Short text fragments from websites

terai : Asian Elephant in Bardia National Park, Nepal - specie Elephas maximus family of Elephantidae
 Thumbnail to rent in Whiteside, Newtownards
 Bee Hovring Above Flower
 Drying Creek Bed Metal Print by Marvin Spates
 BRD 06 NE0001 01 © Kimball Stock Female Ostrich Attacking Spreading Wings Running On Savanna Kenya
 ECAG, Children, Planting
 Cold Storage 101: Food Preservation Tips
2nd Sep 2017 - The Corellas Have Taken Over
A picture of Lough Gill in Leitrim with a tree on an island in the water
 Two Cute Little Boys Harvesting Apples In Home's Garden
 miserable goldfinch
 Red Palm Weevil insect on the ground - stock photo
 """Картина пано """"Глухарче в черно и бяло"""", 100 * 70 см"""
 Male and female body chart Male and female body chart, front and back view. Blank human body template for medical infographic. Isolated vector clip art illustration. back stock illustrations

HOW TO COMPLETE THIS TASK:
Give back every line of the data above exactly as written.

THE COMPLETED TASK:
terai : Asian Elephant in Bardia National Park, Nepal - specie Elephas maximus family of Elephantidae
 Thumbnail to rent in Whiteside, Newtownards
 Bee Hovring Above Flower
 Drying Creek Bed Metal Print by Marvin Spates
 BRD 06 NE0001 01 © Kimball Stock Female Ostrich Attacking Spreading Wings Running On Savanna Kenya
 ECAG, Children, Planting
 Cold Storage 101: Food Preservation Tips
2nd Sep 2017 - The Corellas Have Taken Over
A picture of Lough Gill in Leitrim with a tree on an island in the water
 Two Cute Little Boys Harvesting Apples In Home's Garden
 miserable goldfinch
 Red Palm Weevil insect on the ground - stock photo
 """Картина пано """"Глухарче в черно и бяло"""", 100 * 70 см"""
 Male and female body chart Male and female body chart, front and back view. Blank human body template for medical infographic. Isolated vector clip art illustration. back stock illustrations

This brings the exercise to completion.